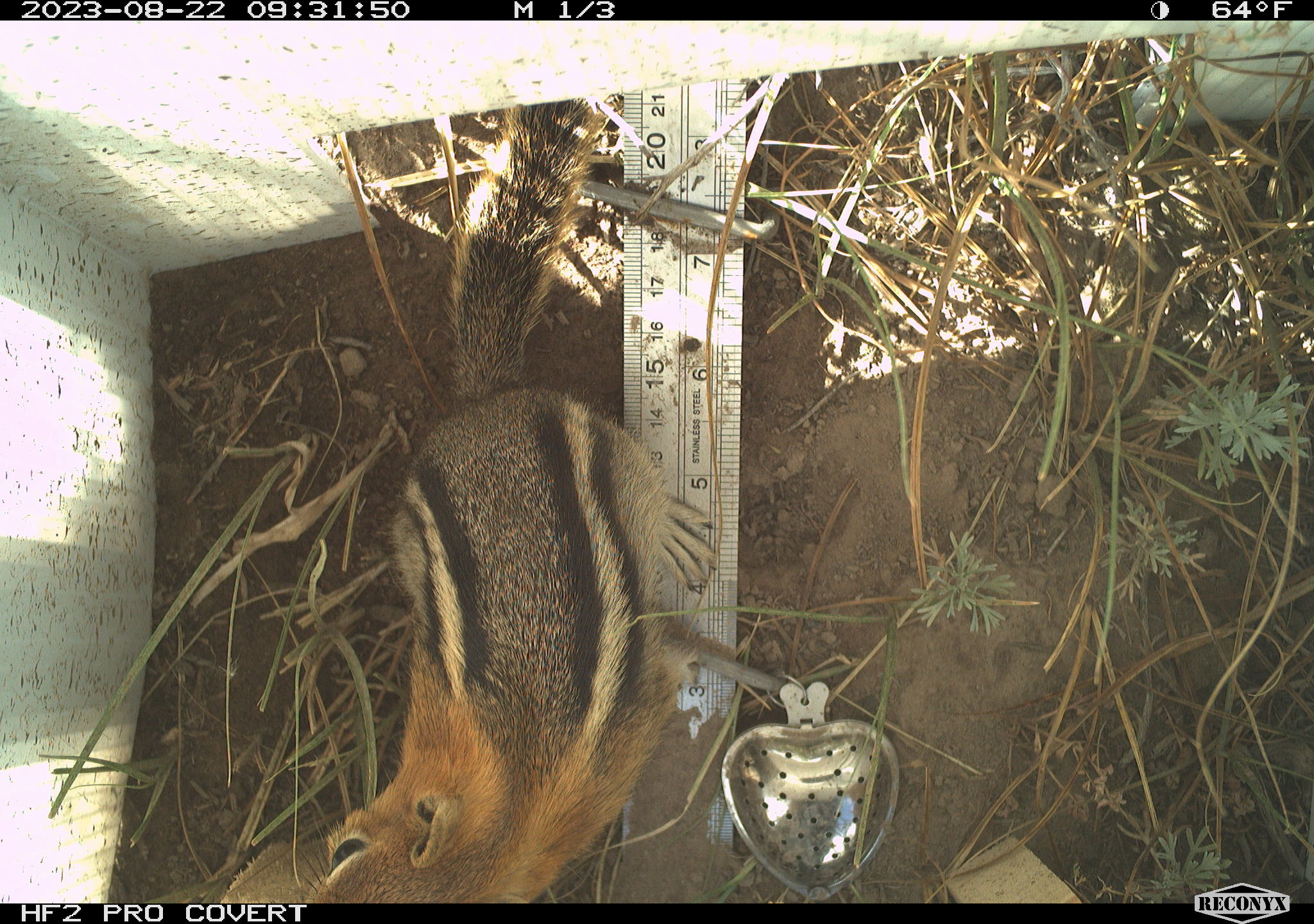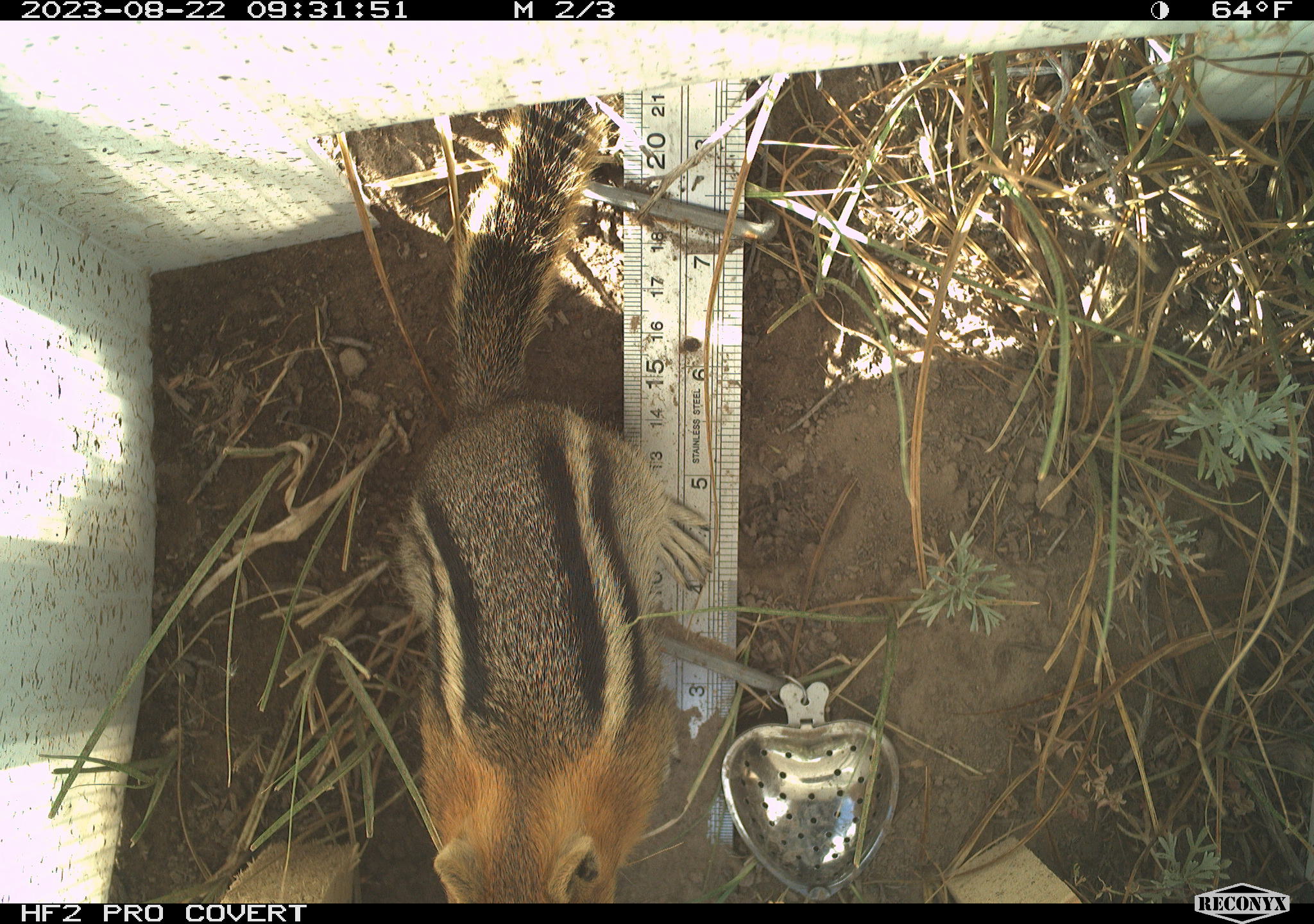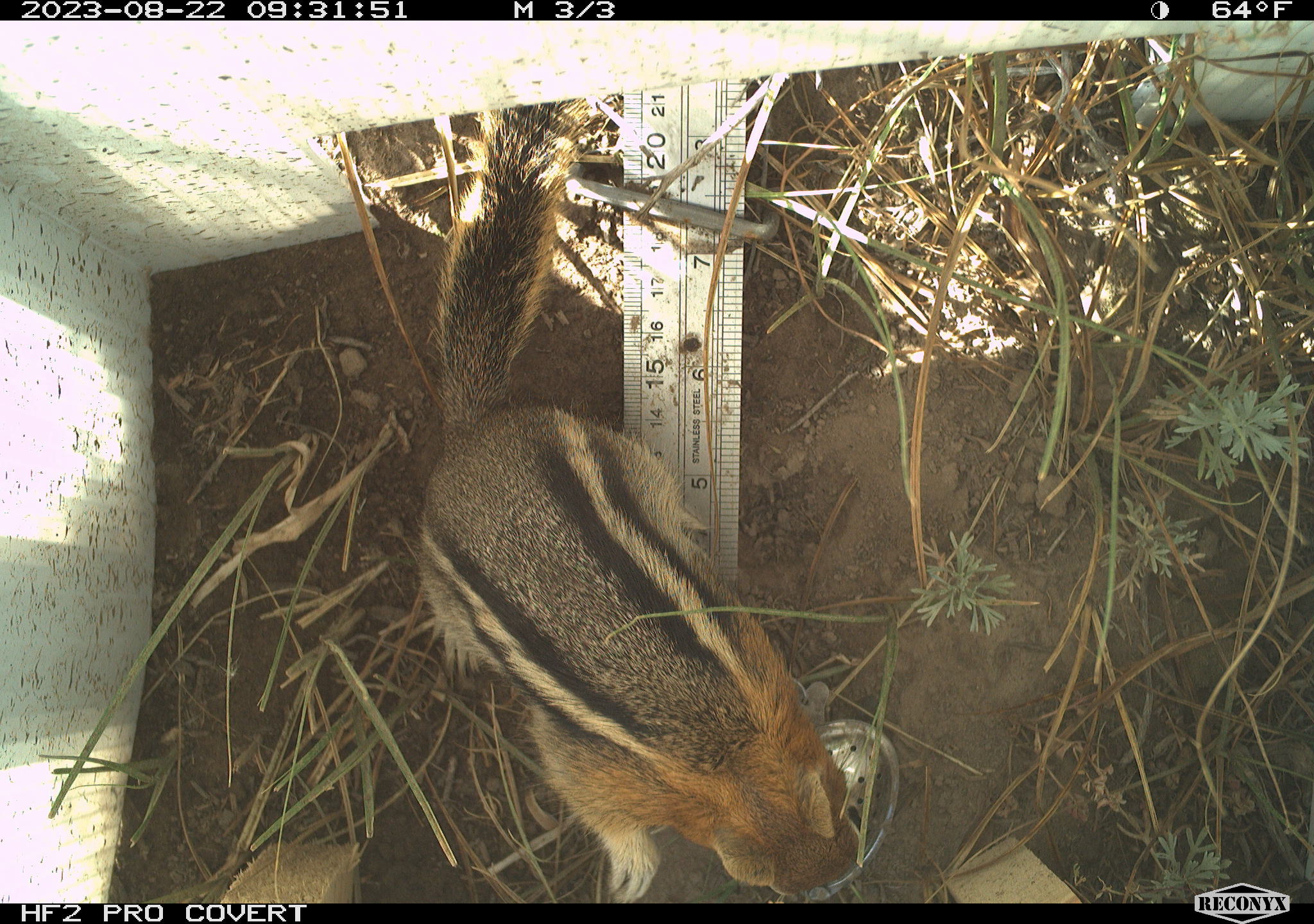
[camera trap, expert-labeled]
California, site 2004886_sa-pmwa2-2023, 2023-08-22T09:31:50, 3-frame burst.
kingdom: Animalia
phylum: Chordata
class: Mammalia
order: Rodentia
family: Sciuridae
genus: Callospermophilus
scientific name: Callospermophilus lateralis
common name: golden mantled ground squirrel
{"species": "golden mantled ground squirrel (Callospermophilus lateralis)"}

::::::

• Exercise goal: Each line from the one containing "class: Mammalia" through the end of the material must be returned exactly; no other line should appear.

• Written solution:
class: Mammalia
order: Rodentia
family: Sciuridae
genus: Callospermophilus
scientific name: Callospermophilus lateralis
common name: golden mantled ground squirrel
{"species": "golden mantled ground squirrel (Callospermophilus lateralis)"}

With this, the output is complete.